Perhatikan Asupan Gizi Ibu Hamil di Tengah Pandemi

  • Whatsapp
ilustrasi Ibu Hamil

Pandemi Covid-19 membuat semua orang khawatir, tak terkecuali para ibu hamil. Oleh sebab itu, penting untuk lebih memperhatikan masa-masa kehamilan pada saat ini.

Dokter Spesialis Kebidanan dan Kandungan dr. Eric Kasmara, Sp. OG mengatakan, sebenarnya tidak terlalu ada perbedaan dalam menjaga kehamilan pada masa sebelum dan ketika pandemi Covid-19.

Read More

Asupan gizi pada masa kehamilan tetap menjadi hal yang perlu diperhatikan untuk kesehatan kandungan.

“Ibu hamil harus terima asupan gizi yang baik, yang mencakup empat sehat lima sempurna,” katanya dalam webinar Rumah Sakit Pondok Indah bertajuk “Persiapan Persalinan di Masa New Normal”, Kamis (18/6/2020).

Berikut paparannya:

1. Karbohidrat

Untuk memenuhi kebutuhan karbohidrat, ibu hamil bisa mendapatkannya dari nasi, roti, dan sereal.

2. Protein

Sementara itu, protein bisa didapat dari daging, telur, hewan laut, dan kacang-kacangan.

3. Lemak

Selain karbohidrat dan lemak, nutrisi penting yang juga diperlukan pada masa kehamilan untuk membantu mengoptimalkan tumbuh kembang janin adalah lemak. Kebutuhan lemak yang baik bisa didapat dari daging dan telur.

4. Serat, vitamin dan mineral

Perlu juga untuk memenuhi kebutuhan serat, vitamin, dan mineral yang bisa didapat dari konsumsi sayur-sayuran dan buah-buahan. Serat berfungsi untuk memperlancar buang air besar, sehingga membantu mengatasi sembelit yang sering dialami saat hamil.

5. Susu

Konsumsi susu juga diperlukan. Namun, diutamakan susu sapi dan produk turunannya seperti yogurt dan keju.
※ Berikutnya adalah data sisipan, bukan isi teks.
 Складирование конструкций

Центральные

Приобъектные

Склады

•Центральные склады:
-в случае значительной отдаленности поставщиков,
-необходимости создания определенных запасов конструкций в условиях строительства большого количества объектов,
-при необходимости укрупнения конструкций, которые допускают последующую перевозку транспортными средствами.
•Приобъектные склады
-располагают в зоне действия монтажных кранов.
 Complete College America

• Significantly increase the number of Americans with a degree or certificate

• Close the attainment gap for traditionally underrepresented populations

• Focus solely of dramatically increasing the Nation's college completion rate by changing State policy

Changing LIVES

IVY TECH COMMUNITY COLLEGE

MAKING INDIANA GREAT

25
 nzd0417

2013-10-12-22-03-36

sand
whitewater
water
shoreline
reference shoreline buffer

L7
“Susu-susu kacang-kacangan boleh-boleh saja, cuma susu kacang itu protein nabati, kalau untuk kalsium lebih baik susu sapi,” kata dr. Eric.

6. Air putih

Ibu hamil juga perlu mendapatkan asupan cairan yang cukup dengan banyak minum, terutama air putih. Sebaliknya, hindari minuman yang mengandung alkohol selama kehamilan.
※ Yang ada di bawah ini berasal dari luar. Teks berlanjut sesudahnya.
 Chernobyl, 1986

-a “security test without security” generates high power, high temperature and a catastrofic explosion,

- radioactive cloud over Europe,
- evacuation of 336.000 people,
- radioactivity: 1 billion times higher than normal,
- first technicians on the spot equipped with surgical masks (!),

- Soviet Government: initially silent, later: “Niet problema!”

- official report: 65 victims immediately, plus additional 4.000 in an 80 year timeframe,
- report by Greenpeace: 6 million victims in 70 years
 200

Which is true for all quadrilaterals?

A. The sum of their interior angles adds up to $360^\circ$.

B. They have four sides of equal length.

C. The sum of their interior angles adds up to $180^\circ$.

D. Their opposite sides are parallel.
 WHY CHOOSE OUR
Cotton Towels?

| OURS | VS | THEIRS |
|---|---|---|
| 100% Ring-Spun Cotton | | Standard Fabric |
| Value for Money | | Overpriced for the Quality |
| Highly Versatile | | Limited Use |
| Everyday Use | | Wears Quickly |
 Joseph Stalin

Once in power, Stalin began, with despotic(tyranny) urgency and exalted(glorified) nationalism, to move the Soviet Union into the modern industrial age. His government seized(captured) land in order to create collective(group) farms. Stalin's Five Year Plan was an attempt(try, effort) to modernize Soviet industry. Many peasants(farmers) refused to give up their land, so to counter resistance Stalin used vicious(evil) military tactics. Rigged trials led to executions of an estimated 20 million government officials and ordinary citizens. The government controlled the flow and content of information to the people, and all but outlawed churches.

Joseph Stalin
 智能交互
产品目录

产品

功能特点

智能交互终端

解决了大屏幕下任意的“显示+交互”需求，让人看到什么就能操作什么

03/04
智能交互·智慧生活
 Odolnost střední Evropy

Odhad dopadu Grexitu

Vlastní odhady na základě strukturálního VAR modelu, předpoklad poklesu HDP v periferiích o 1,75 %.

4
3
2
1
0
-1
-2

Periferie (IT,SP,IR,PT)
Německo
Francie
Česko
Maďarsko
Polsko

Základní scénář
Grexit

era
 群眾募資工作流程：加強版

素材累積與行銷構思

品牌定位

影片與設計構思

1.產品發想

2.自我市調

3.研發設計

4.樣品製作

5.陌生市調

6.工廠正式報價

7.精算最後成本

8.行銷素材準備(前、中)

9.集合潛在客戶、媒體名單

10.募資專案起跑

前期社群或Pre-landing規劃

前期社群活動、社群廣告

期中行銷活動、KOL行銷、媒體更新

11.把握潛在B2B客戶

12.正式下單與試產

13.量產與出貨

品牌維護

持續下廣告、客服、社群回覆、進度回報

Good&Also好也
dr. Eric mengatakan, masa kehamilan memang membuat ibu lebih sering buang air kecil. Itu adalah hal yang normal.

Oleh sebab itu, Ibu hamil tidak boleh mengurangi minum untuk menghindari kencing karena bisa menyebabkan dehidrasi.
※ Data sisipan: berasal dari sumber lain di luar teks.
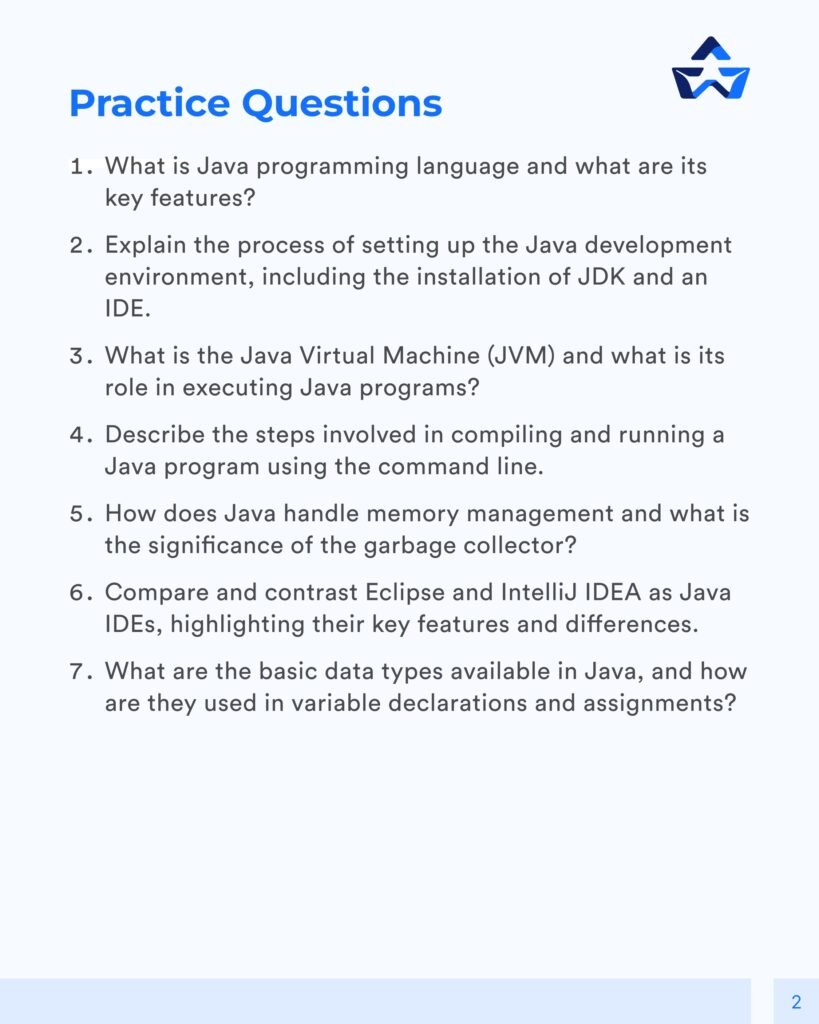 Practice Questions

1. What is Java programming language and what are its key features?

2. Explain the process of setting up the Java development environment, including the installation of JDK and an IDE.

3. What is the Java Virtual Machine (JVM) and what is its role in executing Java programs?

4. Describe the steps involved in compiling and running a Java program using the command line.

5. How does Java handle memory management and what is the significance of the garbage collector?

6. Compare and contrast Eclipse and IntelliJ IDEA as Java IDEs, highlighting their key features and differences.

7. What are the basic data types available in Java, and how are they used in variable declarations and assignments?

2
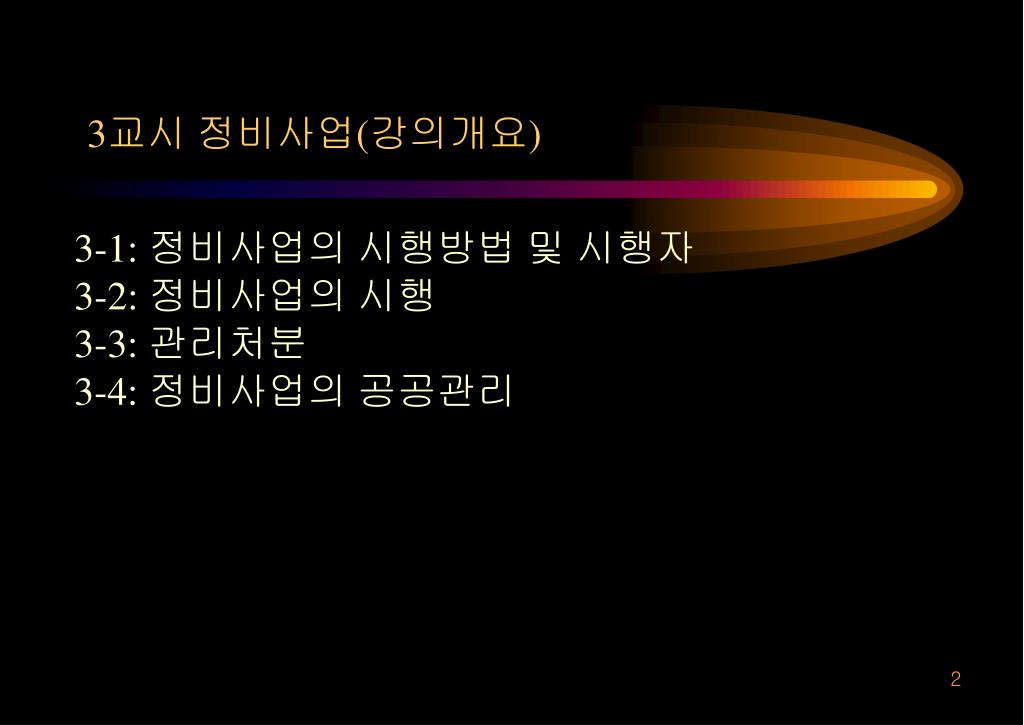 3교시 정비사업(강의개요)

3-1: 정비사업의 시행방법 및 시행자
3-2: 정비사업의 시행
3-3: 관리처분
3-4: 정비사업의 공공관리

2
“Jadi gunakan botol untuk bisa menakar minum. Dalam satu hari minimal dua liter,” ujarnya.

7. Yodium

Mengonsumsi garam beryodium baik untuk Ibu hamil, tapi jangan sampai berlebihan. Yodium berfungsi mengatur suhu tubuh, membentuk sel darah merah, fungsi otot, dan saraf.

Hal yang juga penting untuk diperhatikan adalah menghindari makan di luar. Utamakan makan makanan segar yang dimasak sendiri untuk menjamin keamanan makanan, terlebih di tengah masa pandemi.

“Makan di luar dikurangi, takut enggak higienis. Masa work from home ini dimanfaatkan untuk belajar masak di rumah,” tutup dr. Eric.